» TEXT SECTION
===============

On Monday, one day after the 44th anniversary of Roe v. Wade, President Trump reinstated the “Global Gag Rule.” What is the Global Gag Rule, you ask? Also known as the “Mexico City Policy,” it prevents funding from the United States from going to foreign health organizations that provide, or even talk about, abortion. It’s been a controversial measure from its creation in the 1980s, and pro-choice organizations argue that the reinstatement of the policy will negatively impact women’s access to contraception and healthcare all over the world.
It has been illegal for U.S. foreign aid to be used to fund abortion since the passage of the Helms Amendment in 1973. In 1984, however, policymakers decided to go a step further by creating the Mexico City Policy (named for the site of the U.N. International Conference on Population that year). The Mexico City Policy, often referred to as the “Global Gag Rule,” states that the U.S. government will not give foreign assistance to nongovernmental organizations (NGOs) which “perform or actively promote abortion as a method of family planning in other nations.” Since 1984, the policy has gone back and forth, depending on the political leanings of the president. Originally put in place by Ronald Reagan, the rule was rescinded by Bill Clinton in 1993, put back in place by George W.Bush in 2001, and rescinded again by Barack Obama in 2009.

===============

» WHAT YOU NEED TO DO
1. In the article on the Global Gag Rule, which president first put the policy in place?
2. Can you repeat the stretch of the article on the Global Gag Rule from "It has been" through "Obama in 2009.", swapping "policymakers" for "lawmakers"?
3. Can you write the next part of the article on the Global Gag Rule, picking up after its last sentence?
The rows are separate material with no connection to the article on the Global Gag Rule.

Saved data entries

===============

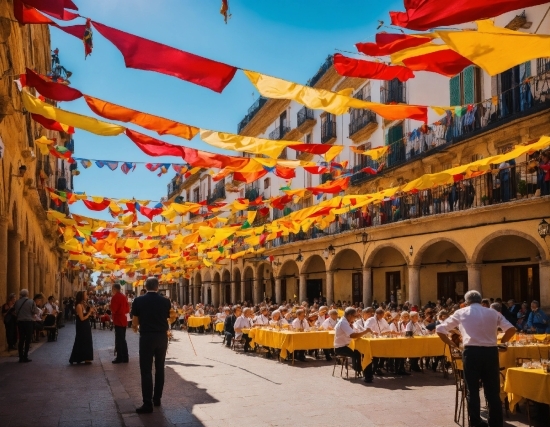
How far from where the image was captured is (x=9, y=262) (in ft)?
47.5

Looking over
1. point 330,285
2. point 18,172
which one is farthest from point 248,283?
point 18,172

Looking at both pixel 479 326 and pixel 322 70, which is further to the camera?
pixel 322 70

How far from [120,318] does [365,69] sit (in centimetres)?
731

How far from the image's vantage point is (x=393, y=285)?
25.3m

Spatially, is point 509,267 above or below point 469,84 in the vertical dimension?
below

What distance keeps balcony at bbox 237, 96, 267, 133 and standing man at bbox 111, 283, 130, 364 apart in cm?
2672

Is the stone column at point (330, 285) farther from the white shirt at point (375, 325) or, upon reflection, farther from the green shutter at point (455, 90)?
the white shirt at point (375, 325)

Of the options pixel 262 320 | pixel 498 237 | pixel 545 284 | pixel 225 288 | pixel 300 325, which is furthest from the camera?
pixel 225 288

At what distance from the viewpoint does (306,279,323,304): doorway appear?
32.3 metres

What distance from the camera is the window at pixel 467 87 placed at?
61.1 feet

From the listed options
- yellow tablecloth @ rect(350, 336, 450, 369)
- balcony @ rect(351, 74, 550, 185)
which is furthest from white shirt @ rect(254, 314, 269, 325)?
yellow tablecloth @ rect(350, 336, 450, 369)

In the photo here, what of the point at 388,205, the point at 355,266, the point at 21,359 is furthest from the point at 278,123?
the point at 21,359

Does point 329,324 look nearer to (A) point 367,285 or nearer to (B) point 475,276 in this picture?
(B) point 475,276

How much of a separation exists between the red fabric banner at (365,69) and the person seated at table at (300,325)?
774cm
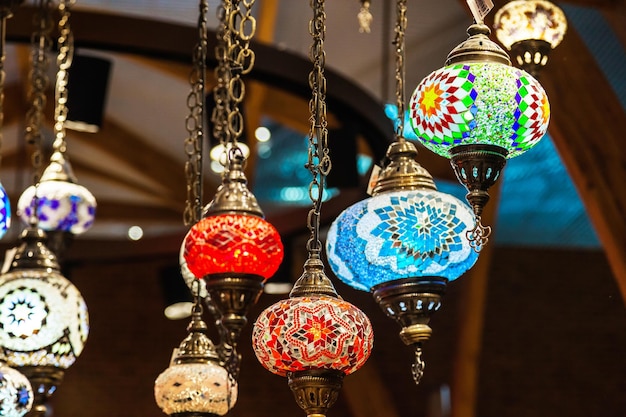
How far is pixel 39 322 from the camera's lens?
12.1 feet

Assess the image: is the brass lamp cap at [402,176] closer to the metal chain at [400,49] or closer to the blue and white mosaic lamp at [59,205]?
the metal chain at [400,49]

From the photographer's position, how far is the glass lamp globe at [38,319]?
367cm

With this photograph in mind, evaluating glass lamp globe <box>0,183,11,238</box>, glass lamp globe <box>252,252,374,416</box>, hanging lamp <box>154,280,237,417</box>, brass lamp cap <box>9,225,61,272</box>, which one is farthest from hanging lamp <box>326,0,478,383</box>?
glass lamp globe <box>0,183,11,238</box>

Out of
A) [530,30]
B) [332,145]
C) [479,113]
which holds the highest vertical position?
[332,145]

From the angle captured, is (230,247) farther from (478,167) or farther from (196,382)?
(196,382)

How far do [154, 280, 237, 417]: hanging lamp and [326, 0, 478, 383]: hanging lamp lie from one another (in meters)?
0.85

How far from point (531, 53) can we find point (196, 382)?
174 cm

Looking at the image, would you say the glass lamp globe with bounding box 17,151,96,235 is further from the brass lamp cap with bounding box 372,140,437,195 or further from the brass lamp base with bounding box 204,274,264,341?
the brass lamp cap with bounding box 372,140,437,195

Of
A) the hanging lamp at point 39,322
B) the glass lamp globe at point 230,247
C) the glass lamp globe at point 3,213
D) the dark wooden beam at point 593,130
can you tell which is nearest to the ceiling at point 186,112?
the dark wooden beam at point 593,130

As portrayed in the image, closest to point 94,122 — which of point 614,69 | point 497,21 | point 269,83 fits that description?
point 269,83

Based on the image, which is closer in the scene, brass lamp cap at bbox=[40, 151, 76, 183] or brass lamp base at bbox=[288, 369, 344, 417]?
brass lamp base at bbox=[288, 369, 344, 417]

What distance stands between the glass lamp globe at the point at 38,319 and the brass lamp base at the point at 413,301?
45.0 inches

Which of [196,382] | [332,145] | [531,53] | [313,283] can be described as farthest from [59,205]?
[313,283]

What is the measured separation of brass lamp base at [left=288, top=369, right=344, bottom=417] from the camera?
9.45 ft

===============

» ANSWER SET
1. Ronald Reagan

2.
It has been illegal for U.S. foreign aid to be used to fund abortion since the passage of the Helms Amendment in 1973. In 1984, however, lawmakers decided to go a step further by creating the Mexico City Policy (named for the site of the U.N. International Conference on Population that year). The Mexico City Policy, often referred to as the “Global Gag Rule,” states that the U.S. government will not give foreign assistance to nongovernmental organizations (NGOs) which “perform or actively promote abortion as a method of family planning in other nations.” Since 1984, the policy has gone back and forth, depending on the political leanings of the president. Originally put in place by Ronald Reagan, the rule was rescinded by Bill Clinton in 1993, put back in place by George W.Bush in 2001, and rescinded again by Barack Obama in 2009.

3.
To be clear, it is already illegal for U.S. aid to directly fund abortions overseas. What the global gag rule does is also make it illegal for NGOs to take U.S. aid if they perform abortions (even when they do so with separate, non-U.S. funding), or if they “promote” abortions. That means that they cannot provide abortion information, counseling, or referrals without giving up their U.S. funding, regardless of the abortion policies of the countries in which they are based. Thus, the policy effectively forces NGOs to choose between receiving U.S. foreign aid and being able to talk to their patients about abortion. (The rule does have an exception for cases of rape, incest, and danger to a mother’s life.)
Reproductive rights advocates argue that, if the intention of the global gag rule is to stop abortion, its implementation will have the opposite effect. By cutting funding to much-needed reproductive health organizations, the policy will ultimately decrease access to contraception, leading to more unplanned pregnancies and more abortions— and, in particular, to more unsafe abortions. According to a 2015 report by the Guttmacher Institute, when the global gag rule as been in affect under previous presidents,
[H]ealth providers have been forced to fire staff, reduce their services or even close their clinics altogether. Thousands of women lost access to family planning and reproductive health services from trusted local providers—sometimes the only provider of these services in their community—putting them at risk of unintended pregnancy and unsafe abortion.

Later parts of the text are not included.